Project: Design an IDP
Project: Design an IDP
This capstone lesson walks through the end-to-end design of a production-grade Internal Developer Platform (IDP) for a sample organisation — Acme Corp — a 400-engineer fintech running 120 microservices on Kubernetes across two AWS regions. By the end you will have a complete golden-path specification, a self-service surface design, the Backstage scaffolder template that powers it, the Crossplane Composition for on-demand PostgreSQL, and the Kyverno policies that enforce guardrails — every artefact ready to drop into a real monorepo.
Step 1 — Characterise the Organisation
Before writing a single line of YAML, collect four inputs:
- Service taxonomy. Acme has three archetypes: API service (Java/Go, REST/gRPC), async worker (Kafka consumer, Python/Go), and ML inference (Python, GPU-optional).
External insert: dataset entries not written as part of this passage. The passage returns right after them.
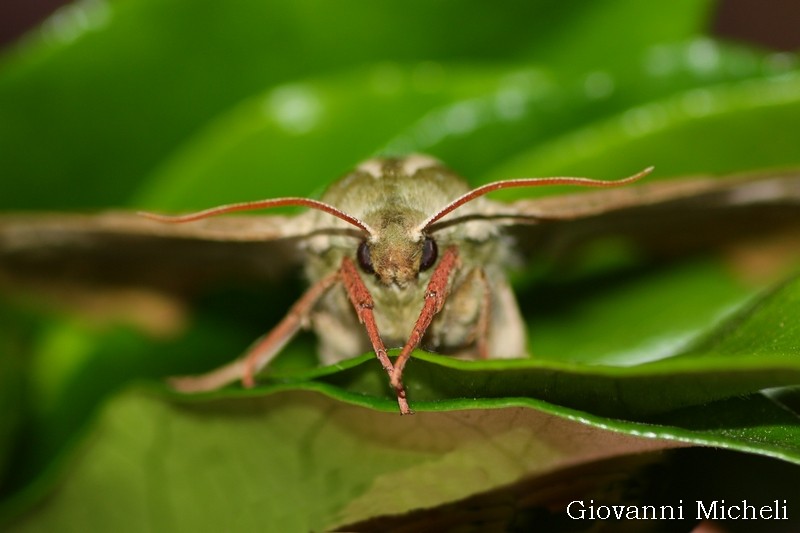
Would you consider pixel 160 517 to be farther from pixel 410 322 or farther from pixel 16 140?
pixel 16 140

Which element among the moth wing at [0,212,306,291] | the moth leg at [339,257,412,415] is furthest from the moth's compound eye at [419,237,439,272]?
the moth wing at [0,212,306,291]

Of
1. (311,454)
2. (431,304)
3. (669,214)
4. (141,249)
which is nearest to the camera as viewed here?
(311,454)

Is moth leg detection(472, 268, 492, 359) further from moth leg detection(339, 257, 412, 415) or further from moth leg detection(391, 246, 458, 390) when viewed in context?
moth leg detection(339, 257, 412, 415)

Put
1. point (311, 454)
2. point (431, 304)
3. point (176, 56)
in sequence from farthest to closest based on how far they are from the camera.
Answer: point (176, 56), point (431, 304), point (311, 454)

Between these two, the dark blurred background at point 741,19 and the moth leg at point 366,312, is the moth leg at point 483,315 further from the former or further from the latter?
the dark blurred background at point 741,19

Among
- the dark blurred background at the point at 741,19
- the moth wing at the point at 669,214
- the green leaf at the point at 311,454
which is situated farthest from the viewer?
the dark blurred background at the point at 741,19

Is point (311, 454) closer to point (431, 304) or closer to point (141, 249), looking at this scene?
point (431, 304)

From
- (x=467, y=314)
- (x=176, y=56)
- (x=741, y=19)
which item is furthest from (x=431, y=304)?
(x=741, y=19)

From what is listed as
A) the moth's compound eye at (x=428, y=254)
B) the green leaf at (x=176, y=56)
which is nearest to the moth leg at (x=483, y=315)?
the moth's compound eye at (x=428, y=254)
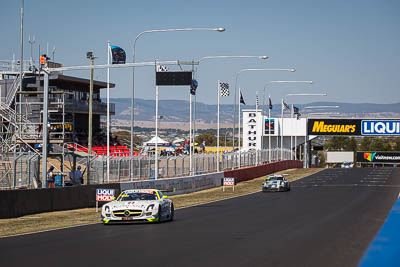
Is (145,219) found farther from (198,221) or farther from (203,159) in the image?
(203,159)

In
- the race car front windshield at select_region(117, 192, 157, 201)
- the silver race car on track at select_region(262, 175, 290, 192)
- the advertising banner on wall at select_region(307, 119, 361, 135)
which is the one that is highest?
the advertising banner on wall at select_region(307, 119, 361, 135)

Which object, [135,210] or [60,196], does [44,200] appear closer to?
[60,196]

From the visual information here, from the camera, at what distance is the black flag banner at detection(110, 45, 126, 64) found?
118 ft

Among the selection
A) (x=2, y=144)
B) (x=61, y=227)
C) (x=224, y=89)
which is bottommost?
(x=61, y=227)

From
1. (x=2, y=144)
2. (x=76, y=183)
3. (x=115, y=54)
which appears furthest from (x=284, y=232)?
(x=2, y=144)

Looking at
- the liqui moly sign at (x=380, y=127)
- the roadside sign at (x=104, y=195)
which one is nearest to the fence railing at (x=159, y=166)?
the roadside sign at (x=104, y=195)

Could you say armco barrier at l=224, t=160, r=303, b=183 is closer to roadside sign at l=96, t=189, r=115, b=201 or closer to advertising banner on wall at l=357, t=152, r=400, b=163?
roadside sign at l=96, t=189, r=115, b=201

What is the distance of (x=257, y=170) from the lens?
68375 millimetres

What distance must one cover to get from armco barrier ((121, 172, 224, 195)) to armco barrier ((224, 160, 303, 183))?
3.57m

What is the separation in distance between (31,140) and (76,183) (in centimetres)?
597

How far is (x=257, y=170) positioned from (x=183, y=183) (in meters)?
24.2

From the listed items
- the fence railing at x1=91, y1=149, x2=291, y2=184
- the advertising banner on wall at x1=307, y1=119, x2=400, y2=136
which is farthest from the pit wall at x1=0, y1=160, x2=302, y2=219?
the advertising banner on wall at x1=307, y1=119, x2=400, y2=136

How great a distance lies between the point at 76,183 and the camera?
33750 mm

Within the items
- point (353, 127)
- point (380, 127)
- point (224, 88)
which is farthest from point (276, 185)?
point (380, 127)
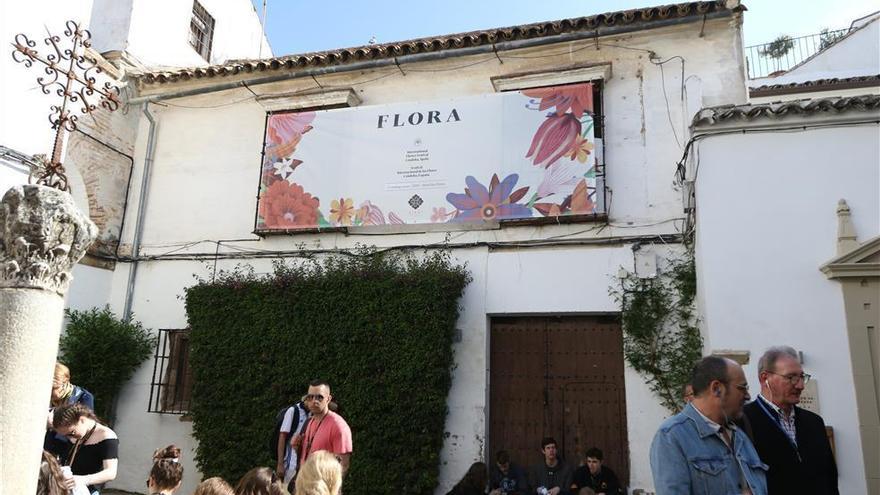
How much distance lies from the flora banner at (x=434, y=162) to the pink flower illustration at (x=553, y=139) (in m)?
0.01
Every golden path maps to one archetype.
- Cognitive tax survey. A 10-question dev survey reveals the top four pain points: (1) writing Kubernetes YAML from scratch, (2) provisioning databases, (3) wiring Datadog APM, (4) configuring RBAC. These become the IDP's first four self-service actions.
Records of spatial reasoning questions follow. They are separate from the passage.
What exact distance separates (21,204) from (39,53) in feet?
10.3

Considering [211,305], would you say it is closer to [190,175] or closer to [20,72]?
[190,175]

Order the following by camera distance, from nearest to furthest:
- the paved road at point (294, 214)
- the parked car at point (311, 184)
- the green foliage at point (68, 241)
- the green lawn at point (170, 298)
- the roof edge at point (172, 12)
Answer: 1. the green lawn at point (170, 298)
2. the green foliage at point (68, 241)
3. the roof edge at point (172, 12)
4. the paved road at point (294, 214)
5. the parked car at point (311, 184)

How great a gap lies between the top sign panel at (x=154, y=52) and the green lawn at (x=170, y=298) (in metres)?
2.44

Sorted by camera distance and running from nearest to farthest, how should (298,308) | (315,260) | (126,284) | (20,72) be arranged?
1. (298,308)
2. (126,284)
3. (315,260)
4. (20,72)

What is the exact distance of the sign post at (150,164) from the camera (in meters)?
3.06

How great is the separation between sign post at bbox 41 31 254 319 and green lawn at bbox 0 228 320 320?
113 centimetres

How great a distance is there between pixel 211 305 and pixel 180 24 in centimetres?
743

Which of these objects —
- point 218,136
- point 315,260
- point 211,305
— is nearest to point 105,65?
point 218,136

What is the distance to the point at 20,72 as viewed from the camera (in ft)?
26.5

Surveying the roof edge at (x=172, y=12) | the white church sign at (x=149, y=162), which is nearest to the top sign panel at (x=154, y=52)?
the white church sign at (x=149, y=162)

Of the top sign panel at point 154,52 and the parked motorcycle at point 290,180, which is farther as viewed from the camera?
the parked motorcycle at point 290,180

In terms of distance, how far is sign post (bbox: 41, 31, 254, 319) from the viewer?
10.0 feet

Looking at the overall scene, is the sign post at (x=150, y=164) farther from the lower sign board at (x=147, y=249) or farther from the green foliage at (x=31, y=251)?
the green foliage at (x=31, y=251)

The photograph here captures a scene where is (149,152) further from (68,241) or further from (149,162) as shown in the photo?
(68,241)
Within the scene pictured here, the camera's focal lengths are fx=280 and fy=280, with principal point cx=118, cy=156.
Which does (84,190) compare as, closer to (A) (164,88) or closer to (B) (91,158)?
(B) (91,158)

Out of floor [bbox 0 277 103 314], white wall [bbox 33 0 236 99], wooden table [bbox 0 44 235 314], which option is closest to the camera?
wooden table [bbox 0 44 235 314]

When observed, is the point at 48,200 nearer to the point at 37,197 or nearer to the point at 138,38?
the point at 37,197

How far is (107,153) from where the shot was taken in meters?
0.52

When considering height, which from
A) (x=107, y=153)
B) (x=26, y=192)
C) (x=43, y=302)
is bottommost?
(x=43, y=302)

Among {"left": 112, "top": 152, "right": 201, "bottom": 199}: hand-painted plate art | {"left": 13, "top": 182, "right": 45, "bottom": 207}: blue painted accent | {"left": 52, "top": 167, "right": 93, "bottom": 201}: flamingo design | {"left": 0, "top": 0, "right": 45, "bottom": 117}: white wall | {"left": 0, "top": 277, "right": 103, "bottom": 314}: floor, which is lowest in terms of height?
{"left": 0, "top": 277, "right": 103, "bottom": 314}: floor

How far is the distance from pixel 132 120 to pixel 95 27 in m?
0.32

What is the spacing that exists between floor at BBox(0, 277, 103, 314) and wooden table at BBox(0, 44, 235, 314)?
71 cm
- Compliance requirements. PCI-DSS scope for the payments cluster means: immutable container images (no
:latest), no root containers, mandatory network policy, secrets from Vault (not env vars). These become Kyverno policies enforced at admission. - Existing assets inventory. Acme already has: Terraform modules for VPC/EKS, a Vault PKI mount, a Datadog agent DaemonSet, and 40 Helm charts of varying quality. The IDP wraps these; it does not replace them.
Step 2 — Define the Golden Path for an API Service
A golden path is a fully-specified, opinionated delivery path from git init to production. For Acme's API service archetype it covers six dimensions:
- Scaffold — a Backstage Software Template generates the repo skeleton (Dockerfile, Makefile,
.github/workflows/ci.yaml,k8s/manifests,catalog-info.yaml,docs/TechDocs stub) in under 60 seconds. - CI pipeline — GitHub Actions: lint → unit test →
docker build --provenance=true --sbom=true→ Trivy scan (block on CRITICAL) → push to ECR with immutable tagsha-<commit>→ update the GitOps repo via a PR tok8s/overlays/staging/<service>/image.yaml. - GitOps delivery — ArgoCD Application CR per environment (staging, production). Staging auto-syncs; production requires a manual sync gate or a JIRA approval webhook.
- Runtime — a pre-tested Helm chart with sensible defaults:
resources.requests.cpu: 200m,resources.limits.memory: 512Mi, HPA on CPU+RPS, PodDisruptionBudgetminAvailable: 1, Istio sidecar enabled, Datadog APM via admission controller. - Observability — automatic Datadog dashboard (provisioned by a Backstage action calling the Datadog API) and a default SLO (99.5% success rate, 300 ms p99 latency) wired to a PagerDuty service.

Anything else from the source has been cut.